● **Given exercise a**
Write out the passage of the Kudu mailing-list post between "I have a question" and "is the KuduTableInputFormat.TableRecordReader).", inclusive.

● **Page text**

>> start

You are viewing a plain text version of this content. The canonical link for it is here.
Posted to dev@kudu.apache.org by Clemens Valiente <Cl...@trivago.com> on 2017/12/27 14:01:41 UTC

Possible Race Condition in kudu-mapreduce

Hi,

I hope everyone had a nice long holiday weekend!


I have a question regarding the kudu-mapreduce package, in particular this line in the KuduTableInputFormat where getSplits() shuts down our Kudu client:

https://github.com/cloudera/kudu/blob/master/java/kudu-mapreduce/src/main/java/org/apache/kudu/mapreduce/KuduTableInputFormat.java#L164

Is there a reason for shutting down the client here?

This does not work with Hive:

In FetchInputFormatSplit, Hive uses the same InputFormat for fetching the splits and getting the recordReader (in our case, it is the KuduTableInputFormat.TableRecordReader).

If Hive then tries to initialize that record reader, it runs into an error here:

https://github.com/cloudera/kudu/blob/master/java/kudu-mapreduce/src/main/java/org/apache/kudu/mapreduce/KuduTableInputFormat.java#L397

since the TableRecordReader uses the same client of the KuduTableInputFormat that was already shut down by getSplits()


Since the client is already shut down by the close() method on the KuduTableInputFormat, I don't see a need to do the same in getSplits()

>> end

● **Input records**
>> start

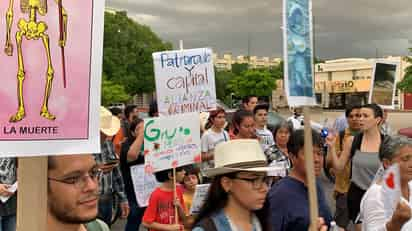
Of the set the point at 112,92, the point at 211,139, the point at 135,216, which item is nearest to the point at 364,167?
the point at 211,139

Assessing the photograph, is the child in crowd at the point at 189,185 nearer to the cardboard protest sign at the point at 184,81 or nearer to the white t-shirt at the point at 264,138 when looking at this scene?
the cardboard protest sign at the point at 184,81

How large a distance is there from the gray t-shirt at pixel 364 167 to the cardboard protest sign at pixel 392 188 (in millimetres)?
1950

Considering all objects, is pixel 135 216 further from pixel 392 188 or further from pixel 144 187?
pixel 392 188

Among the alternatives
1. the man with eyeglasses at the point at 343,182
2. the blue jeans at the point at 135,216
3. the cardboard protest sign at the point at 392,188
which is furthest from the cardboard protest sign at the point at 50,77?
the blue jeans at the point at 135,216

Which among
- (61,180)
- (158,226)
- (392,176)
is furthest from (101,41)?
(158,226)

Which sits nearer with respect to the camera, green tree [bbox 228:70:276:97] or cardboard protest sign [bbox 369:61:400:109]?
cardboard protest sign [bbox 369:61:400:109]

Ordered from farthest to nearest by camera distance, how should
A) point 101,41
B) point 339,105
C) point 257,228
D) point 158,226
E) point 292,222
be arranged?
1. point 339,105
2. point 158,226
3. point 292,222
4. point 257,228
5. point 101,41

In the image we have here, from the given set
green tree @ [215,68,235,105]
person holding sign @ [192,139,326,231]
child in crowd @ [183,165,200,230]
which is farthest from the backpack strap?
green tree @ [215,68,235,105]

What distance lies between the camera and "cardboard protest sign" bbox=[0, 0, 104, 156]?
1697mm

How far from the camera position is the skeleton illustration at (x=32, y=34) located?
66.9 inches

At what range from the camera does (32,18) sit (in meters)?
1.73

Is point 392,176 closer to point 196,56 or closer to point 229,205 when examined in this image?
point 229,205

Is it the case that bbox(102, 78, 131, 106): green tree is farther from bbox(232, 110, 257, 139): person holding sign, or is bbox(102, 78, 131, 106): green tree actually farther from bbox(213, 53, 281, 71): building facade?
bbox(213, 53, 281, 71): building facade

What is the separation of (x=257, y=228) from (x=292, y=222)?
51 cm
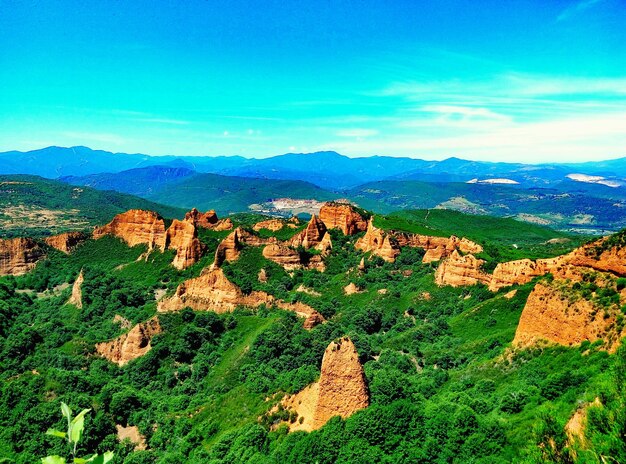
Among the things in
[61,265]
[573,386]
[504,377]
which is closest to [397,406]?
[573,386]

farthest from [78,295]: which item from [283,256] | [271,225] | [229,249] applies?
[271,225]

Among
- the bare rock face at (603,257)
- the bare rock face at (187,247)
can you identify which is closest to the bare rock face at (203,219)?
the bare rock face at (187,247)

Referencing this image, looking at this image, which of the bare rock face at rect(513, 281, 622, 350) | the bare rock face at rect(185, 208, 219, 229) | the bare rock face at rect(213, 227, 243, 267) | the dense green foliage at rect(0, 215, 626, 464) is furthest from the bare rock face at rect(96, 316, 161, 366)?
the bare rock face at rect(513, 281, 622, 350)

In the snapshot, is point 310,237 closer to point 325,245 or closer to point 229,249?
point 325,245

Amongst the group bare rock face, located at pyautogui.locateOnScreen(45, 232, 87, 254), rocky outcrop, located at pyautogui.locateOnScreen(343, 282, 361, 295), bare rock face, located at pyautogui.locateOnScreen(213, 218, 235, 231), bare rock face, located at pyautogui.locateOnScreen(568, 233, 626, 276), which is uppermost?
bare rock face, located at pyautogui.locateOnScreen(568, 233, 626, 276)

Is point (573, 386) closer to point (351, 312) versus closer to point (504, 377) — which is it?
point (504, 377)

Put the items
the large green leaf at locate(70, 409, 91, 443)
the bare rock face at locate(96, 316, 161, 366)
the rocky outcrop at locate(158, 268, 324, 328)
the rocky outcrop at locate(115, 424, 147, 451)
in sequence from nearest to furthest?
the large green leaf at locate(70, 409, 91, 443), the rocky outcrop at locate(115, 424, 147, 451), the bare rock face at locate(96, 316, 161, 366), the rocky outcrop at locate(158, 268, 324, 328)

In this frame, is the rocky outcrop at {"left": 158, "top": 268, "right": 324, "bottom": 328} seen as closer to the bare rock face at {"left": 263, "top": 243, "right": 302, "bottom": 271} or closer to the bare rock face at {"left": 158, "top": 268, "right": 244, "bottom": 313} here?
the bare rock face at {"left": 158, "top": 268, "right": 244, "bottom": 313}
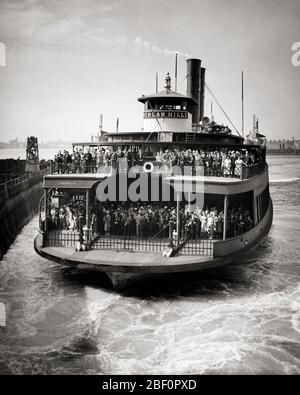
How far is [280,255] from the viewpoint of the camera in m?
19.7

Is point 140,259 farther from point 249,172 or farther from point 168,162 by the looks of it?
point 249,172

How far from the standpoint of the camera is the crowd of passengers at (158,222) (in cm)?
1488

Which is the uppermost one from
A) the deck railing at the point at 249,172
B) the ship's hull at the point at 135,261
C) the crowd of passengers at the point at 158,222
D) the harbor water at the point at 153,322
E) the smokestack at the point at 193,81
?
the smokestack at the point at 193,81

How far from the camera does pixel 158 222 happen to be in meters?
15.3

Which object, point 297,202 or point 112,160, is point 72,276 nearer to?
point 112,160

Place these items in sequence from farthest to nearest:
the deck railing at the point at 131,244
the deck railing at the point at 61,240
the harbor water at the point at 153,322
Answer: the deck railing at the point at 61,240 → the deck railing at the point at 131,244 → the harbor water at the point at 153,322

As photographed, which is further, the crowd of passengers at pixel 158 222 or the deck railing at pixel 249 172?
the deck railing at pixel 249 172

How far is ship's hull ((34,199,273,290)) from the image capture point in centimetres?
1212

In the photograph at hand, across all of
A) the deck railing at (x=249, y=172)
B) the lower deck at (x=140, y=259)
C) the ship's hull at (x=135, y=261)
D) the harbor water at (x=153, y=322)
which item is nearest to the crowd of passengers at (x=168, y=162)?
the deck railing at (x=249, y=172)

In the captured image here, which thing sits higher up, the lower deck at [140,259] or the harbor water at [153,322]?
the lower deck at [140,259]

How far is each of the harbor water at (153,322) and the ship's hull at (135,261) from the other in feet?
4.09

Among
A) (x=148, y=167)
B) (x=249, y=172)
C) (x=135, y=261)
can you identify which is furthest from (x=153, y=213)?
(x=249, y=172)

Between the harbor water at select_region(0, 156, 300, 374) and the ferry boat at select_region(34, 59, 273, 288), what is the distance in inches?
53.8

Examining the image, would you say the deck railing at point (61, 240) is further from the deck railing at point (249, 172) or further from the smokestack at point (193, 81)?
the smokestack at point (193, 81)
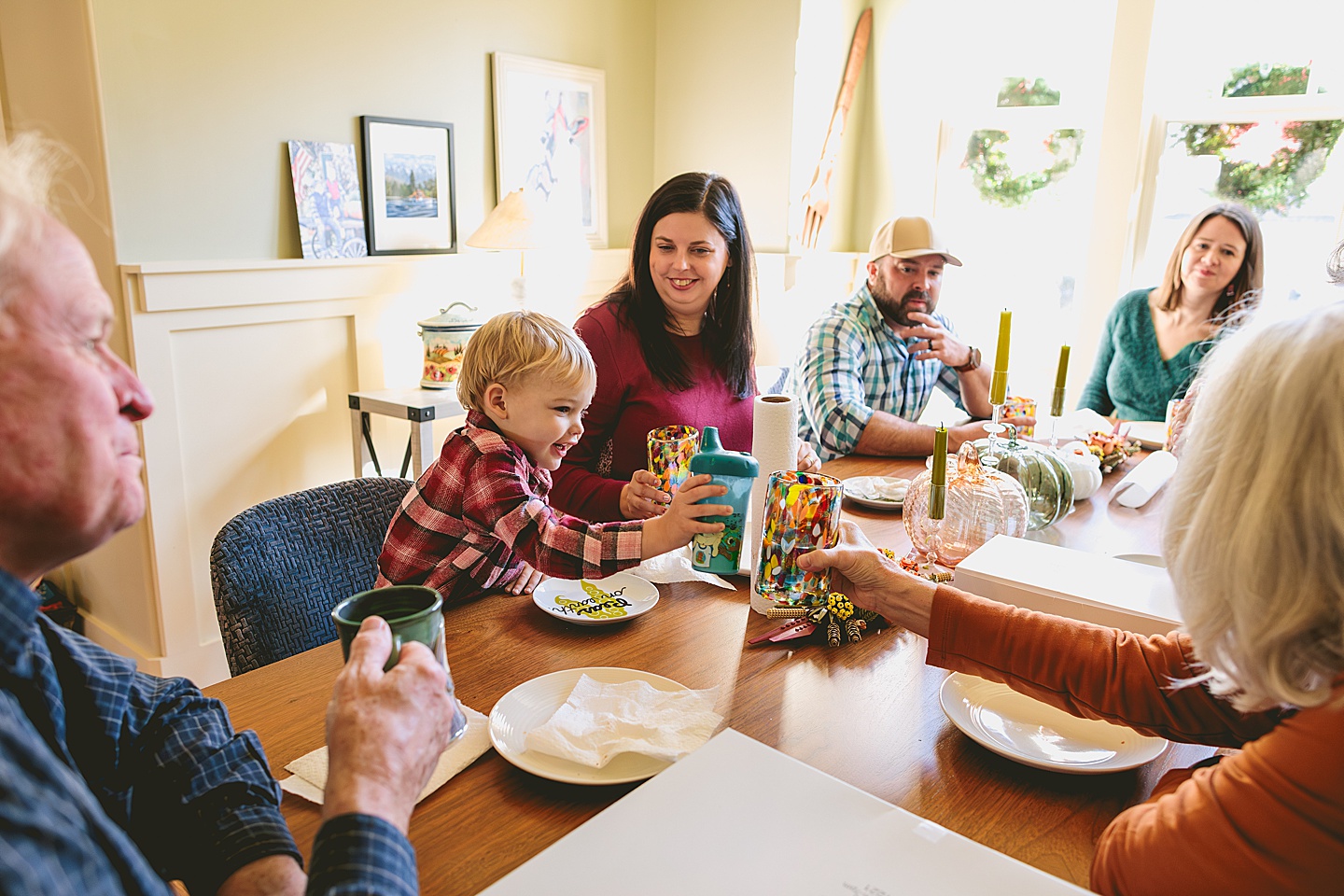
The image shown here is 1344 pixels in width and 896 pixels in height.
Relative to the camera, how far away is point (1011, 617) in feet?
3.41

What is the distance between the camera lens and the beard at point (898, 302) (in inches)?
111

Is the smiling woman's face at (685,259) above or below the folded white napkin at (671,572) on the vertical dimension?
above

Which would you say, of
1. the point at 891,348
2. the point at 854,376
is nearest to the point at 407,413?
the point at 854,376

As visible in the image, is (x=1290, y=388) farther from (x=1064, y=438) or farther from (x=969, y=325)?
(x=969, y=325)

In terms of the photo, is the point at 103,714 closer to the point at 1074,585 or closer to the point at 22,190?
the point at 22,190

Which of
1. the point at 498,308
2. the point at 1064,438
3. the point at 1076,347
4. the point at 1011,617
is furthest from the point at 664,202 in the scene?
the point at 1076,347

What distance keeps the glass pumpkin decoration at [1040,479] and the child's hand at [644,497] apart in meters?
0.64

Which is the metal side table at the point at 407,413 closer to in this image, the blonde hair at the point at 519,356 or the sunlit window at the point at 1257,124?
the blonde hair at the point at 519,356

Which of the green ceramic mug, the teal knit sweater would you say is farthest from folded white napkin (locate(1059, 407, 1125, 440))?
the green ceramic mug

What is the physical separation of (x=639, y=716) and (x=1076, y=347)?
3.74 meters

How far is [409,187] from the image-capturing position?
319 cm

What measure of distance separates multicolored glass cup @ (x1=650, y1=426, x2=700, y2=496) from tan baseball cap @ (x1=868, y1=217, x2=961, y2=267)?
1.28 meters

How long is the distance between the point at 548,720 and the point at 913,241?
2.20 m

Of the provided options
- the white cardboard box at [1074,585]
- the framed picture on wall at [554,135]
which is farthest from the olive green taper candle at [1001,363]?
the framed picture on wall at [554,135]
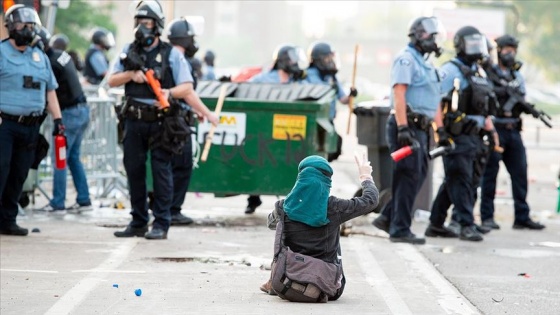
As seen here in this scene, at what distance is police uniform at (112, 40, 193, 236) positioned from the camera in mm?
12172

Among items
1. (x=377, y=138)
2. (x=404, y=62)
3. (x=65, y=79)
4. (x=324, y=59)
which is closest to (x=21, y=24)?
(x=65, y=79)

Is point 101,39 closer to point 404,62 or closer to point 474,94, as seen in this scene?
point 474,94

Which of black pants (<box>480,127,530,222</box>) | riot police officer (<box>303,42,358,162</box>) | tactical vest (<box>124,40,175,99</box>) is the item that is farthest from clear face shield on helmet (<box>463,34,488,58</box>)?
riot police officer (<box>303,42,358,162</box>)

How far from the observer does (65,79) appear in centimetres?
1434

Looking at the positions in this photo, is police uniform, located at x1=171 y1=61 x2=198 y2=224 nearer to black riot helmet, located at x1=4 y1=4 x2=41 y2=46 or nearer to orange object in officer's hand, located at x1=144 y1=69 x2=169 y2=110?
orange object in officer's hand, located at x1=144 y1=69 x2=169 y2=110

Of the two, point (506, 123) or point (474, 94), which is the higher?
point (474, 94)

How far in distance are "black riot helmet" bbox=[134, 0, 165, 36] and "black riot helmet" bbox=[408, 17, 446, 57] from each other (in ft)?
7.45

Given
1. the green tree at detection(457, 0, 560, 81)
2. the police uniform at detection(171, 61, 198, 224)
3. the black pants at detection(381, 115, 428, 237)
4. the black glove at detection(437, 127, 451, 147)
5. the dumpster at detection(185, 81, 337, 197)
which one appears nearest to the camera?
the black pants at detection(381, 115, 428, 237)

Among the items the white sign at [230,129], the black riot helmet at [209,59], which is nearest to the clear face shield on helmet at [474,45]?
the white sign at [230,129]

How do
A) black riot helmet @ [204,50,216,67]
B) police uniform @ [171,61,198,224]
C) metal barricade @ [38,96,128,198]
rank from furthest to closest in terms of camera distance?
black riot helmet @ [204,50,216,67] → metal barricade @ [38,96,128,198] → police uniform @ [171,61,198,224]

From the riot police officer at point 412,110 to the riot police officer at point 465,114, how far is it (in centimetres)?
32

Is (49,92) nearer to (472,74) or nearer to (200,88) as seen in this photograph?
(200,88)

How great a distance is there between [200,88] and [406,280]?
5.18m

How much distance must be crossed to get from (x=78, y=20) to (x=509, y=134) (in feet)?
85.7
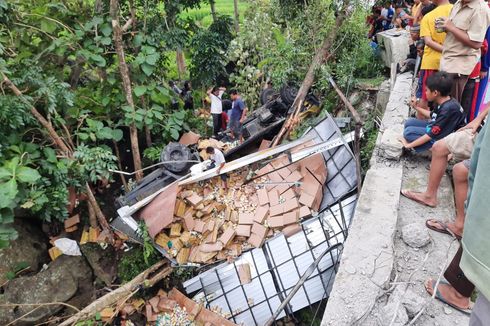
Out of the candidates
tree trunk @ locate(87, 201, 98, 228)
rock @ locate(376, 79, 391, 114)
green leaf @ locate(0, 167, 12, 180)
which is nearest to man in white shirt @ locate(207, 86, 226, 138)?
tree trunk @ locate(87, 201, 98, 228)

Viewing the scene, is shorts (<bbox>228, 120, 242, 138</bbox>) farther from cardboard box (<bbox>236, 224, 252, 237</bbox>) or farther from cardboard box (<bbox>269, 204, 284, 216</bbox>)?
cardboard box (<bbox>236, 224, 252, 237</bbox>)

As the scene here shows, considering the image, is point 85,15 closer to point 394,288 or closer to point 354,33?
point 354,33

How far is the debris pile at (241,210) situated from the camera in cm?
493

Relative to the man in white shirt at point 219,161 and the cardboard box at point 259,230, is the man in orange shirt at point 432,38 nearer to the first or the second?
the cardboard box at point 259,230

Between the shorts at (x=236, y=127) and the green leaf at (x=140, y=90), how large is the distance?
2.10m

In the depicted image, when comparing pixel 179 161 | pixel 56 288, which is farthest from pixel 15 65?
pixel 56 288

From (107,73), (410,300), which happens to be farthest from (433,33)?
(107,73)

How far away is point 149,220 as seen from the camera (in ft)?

>> end

● **Given exercise b**
Repeat the lines of the listing from the line holding "As the scene" through the end of the listing, inclusive.

● **Written reply a**
I have a question regarding the kudu-mapreduce package, in particular this line in the KuduTableInputFormat where getSplits() shuts down our Kudu client:

https://github.com/cloudera/kudu/blob/master/java/kudu-mapreduce/src/main/java/org/apache/kudu/mapreduce/KuduTableInputFormat.java#L164

Is there a reason for shutting down the client here?

This does not work with Hive:

In FetchInputFormatSplit, Hive uses the same InputFormat for fetching the splits and getting the recordReader (in our case, it is the KuduTableInputFormat.TableRecordReader).

● **Written reply b**
As the scene here shows, considering the image, is point 85,15 closer to point 394,288 or closer to point 354,33?
point 354,33

How far is the debris pile at (241,210) situated from the camera in cm?
493

Relative to the man in white shirt at point 219,161 and the cardboard box at point 259,230, is the man in orange shirt at point 432,38 nearer to the first or the second?
the cardboard box at point 259,230

Between the shorts at (x=236, y=127) and the green leaf at (x=140, y=90), how large is the distance?
2.10m

In the depicted image, when comparing pixel 179 161 | pixel 56 288, which is farthest from pixel 15 65?
pixel 56 288

From (107,73), (410,300), which happens to be farthest from (433,33)?
(107,73)

How far away is point 149,220 as seen from the camera (in ft)?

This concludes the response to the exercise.